• TASK PROMPT: Copy the stretch of the material from the line containing "The picture here shows from the list" through the end of the material, both ends included, and change nothing except the coordinates in the answers, which you should scale by 1.7 and round to whole numbers with halves rounded up.

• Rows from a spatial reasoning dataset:
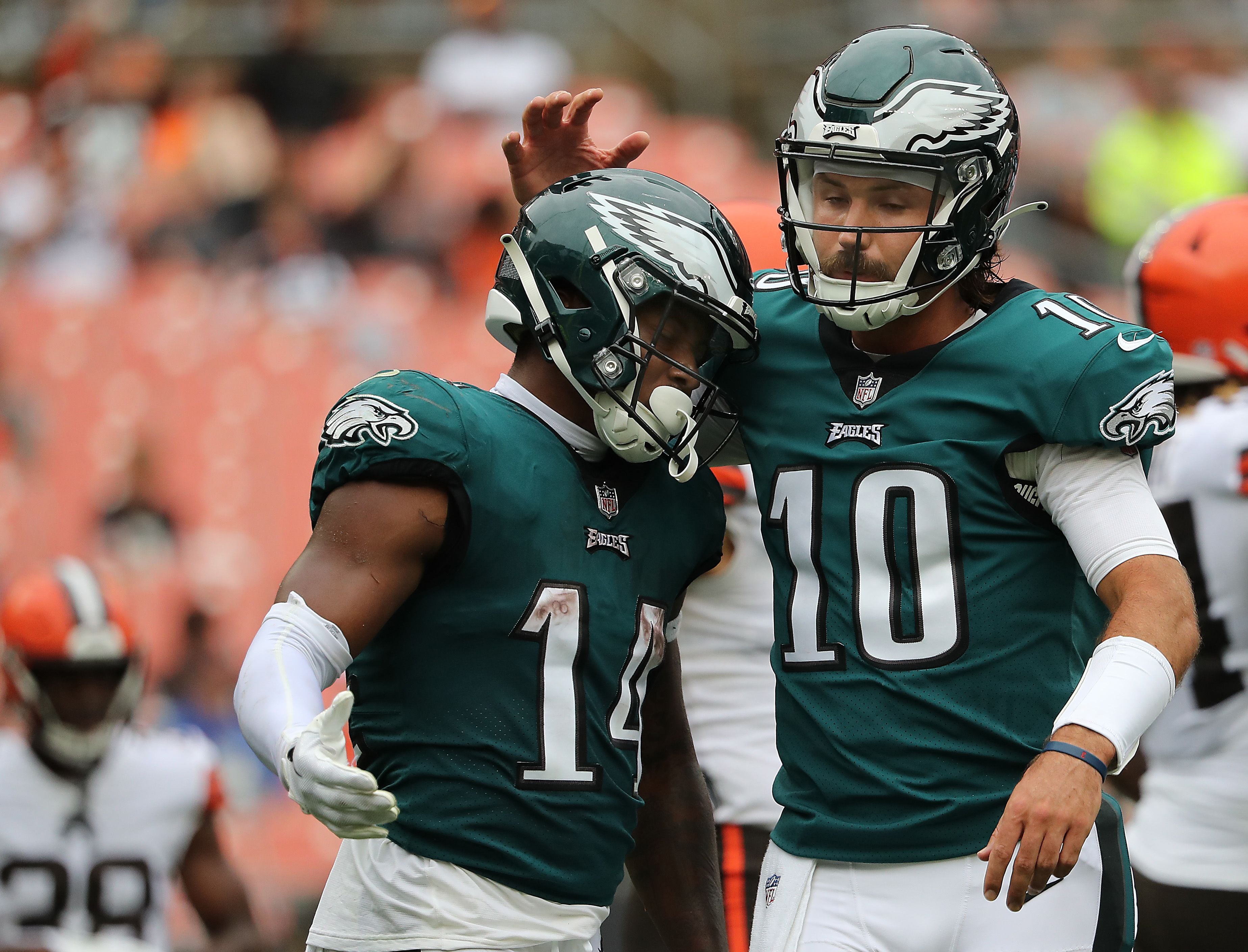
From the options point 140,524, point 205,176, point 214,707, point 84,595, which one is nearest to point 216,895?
point 84,595

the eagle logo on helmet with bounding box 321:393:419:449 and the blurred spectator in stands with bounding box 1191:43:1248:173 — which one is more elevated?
the eagle logo on helmet with bounding box 321:393:419:449

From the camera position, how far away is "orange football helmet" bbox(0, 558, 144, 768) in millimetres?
5562

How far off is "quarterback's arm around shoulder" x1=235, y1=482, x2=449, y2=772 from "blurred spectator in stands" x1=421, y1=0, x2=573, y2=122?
8294 mm

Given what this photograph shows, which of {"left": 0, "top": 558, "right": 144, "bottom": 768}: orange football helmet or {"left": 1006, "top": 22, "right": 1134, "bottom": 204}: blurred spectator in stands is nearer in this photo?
{"left": 0, "top": 558, "right": 144, "bottom": 768}: orange football helmet

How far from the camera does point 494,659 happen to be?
9.18ft

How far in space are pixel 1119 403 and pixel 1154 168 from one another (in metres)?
8.04

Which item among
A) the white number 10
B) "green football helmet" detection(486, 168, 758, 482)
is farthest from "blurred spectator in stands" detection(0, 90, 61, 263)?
the white number 10

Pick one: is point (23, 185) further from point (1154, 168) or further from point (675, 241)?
point (675, 241)

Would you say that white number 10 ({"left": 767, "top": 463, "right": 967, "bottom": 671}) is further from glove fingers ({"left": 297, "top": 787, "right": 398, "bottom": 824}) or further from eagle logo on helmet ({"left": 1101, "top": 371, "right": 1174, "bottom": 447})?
glove fingers ({"left": 297, "top": 787, "right": 398, "bottom": 824})

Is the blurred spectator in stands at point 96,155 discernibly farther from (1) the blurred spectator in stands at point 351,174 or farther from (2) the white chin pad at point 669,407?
(2) the white chin pad at point 669,407

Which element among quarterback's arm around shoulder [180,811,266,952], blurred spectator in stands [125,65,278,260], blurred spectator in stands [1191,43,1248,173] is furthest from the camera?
blurred spectator in stands [125,65,278,260]

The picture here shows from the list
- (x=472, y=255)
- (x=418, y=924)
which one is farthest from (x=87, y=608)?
(x=472, y=255)

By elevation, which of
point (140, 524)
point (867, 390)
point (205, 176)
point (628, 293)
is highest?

• RESPONSE:
The picture here shows from the list
- (x=472, y=255)
- (x=418, y=924)
which one is farthest from (x=87, y=608)?
(x=802, y=434)

By elevation, which of
point (140, 524)
point (867, 390)
point (205, 176)
point (628, 293)
is highest?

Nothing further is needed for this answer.